BMW R 1150 RS (Archivversion)

Vor zehn Jahren debütierte der Vierventil-Boxer in der RS, 2001 gab’s für letztere ein Facelift. Obwohl die Münchner an allen Ecken und Enden Hand anlegten, bleibt die RS das Urgestein im Boxer-Reigen. So hält der nicht kippentkoppelte, flexibel gelagerte Lenker die erste Generation des Telelever-Fahrwerks in Ehren. Immerhin beschützen die Gummiblöcke dieser Lagerung die Fahrerhände vor den stets präsenten Motorvibrationen, die sich dafür an der Verkleidung austoben. Versöhnlich stimmen hingegen der gute Sitzkomfort auf der in drei Stufen höhenverstellbaren Bank, exzellenter Windschutz hinter der verstellbaren Scheibe sowie die schluckfreudigen Federelemente. An der langen Leine gehalten gleitet die RS neutral, spurtreu und unbeirrt über Straßen jeglicher Couleur, lediglich kurze, harte Absätz werden direkt an die Passagiere weitergereicht. Mit den 23 Litern Tankinhalt sind übrigens bis zu 500 Kilometer am Stück drin.

════

> [ARBEITSSCHRITTE]:
[1] Bitte nenne alle Punkte, die laut Textabschnitt über die BMW R 1150 RS versöhnlich stimmen.
[2] Stimmen die folgenden Aussagen mit dem Textabschnitt über die BMW R 1150 RS überein? (a) Der Tank fasst 23 Liter. (b) Der Lenker ist kippentkoppelt. (c) Das Facelift der RS kam 2001.
Die Daten sind eigenständiges Material und gehören nicht zum Textabschnitt.

════

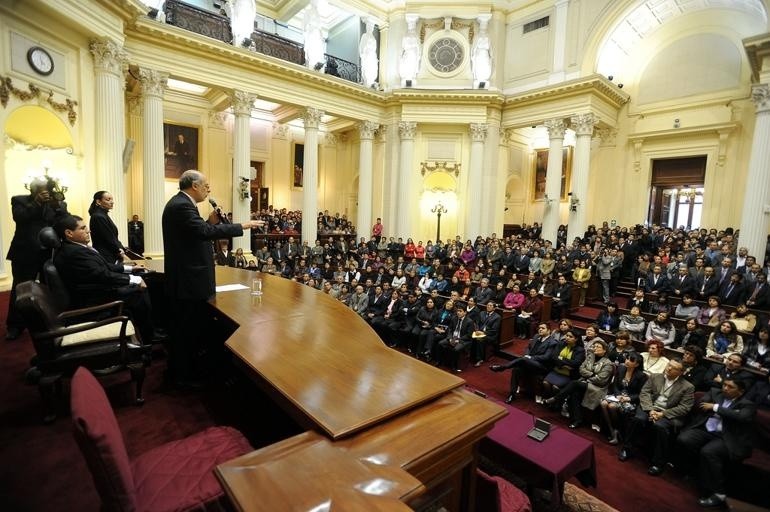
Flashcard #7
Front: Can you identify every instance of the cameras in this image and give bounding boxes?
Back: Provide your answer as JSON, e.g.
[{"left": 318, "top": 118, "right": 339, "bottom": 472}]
[{"left": 47, "top": 180, "right": 66, "bottom": 201}]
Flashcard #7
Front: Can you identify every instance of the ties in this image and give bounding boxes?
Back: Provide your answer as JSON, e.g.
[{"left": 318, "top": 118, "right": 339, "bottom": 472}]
[
  {"left": 453, "top": 319, "right": 461, "bottom": 340},
  {"left": 706, "top": 399, "right": 733, "bottom": 432}
]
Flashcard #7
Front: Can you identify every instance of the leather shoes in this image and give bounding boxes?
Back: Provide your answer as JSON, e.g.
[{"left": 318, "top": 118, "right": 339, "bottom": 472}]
[
  {"left": 618, "top": 450, "right": 627, "bottom": 462},
  {"left": 4, "top": 327, "right": 20, "bottom": 340},
  {"left": 504, "top": 395, "right": 514, "bottom": 404},
  {"left": 390, "top": 344, "right": 432, "bottom": 362},
  {"left": 518, "top": 333, "right": 527, "bottom": 339},
  {"left": 474, "top": 359, "right": 484, "bottom": 367},
  {"left": 488, "top": 364, "right": 507, "bottom": 372},
  {"left": 143, "top": 332, "right": 171, "bottom": 344},
  {"left": 648, "top": 465, "right": 662, "bottom": 475},
  {"left": 541, "top": 396, "right": 555, "bottom": 407},
  {"left": 454, "top": 369, "right": 463, "bottom": 372},
  {"left": 697, "top": 493, "right": 727, "bottom": 507},
  {"left": 569, "top": 420, "right": 582, "bottom": 428}
]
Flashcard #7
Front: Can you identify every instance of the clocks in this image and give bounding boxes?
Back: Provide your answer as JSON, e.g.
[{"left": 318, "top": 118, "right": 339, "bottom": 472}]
[{"left": 26, "top": 44, "right": 55, "bottom": 77}]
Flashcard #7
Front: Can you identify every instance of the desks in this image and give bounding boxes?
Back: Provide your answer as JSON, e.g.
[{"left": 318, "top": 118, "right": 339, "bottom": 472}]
[{"left": 464, "top": 384, "right": 598, "bottom": 508}]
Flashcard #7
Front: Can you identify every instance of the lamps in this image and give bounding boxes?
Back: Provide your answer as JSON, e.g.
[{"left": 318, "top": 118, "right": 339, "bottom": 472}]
[
  {"left": 419, "top": 191, "right": 462, "bottom": 242},
  {"left": 478, "top": 82, "right": 486, "bottom": 89},
  {"left": 608, "top": 73, "right": 625, "bottom": 90},
  {"left": 146, "top": 6, "right": 326, "bottom": 72},
  {"left": 405, "top": 80, "right": 413, "bottom": 88},
  {"left": 20, "top": 158, "right": 73, "bottom": 196}
]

════

> [ANTWORTEN]:
[1] Der gute Sitzkomfort auf der in drei Stufen höhenverstellbaren Bank, exzellenter Windschutz hinter der verstellbaren Scheibe und die schluckfreudigen Federelemente.

[2]
(a) Ja: „Mit den 23 Litern Tankinhalt“
(b) Nein: „der nicht kippentkoppelte, flexibel gelagerte Lenker“
(c) Ja: „2001 gab’s für letztere ein Facelift“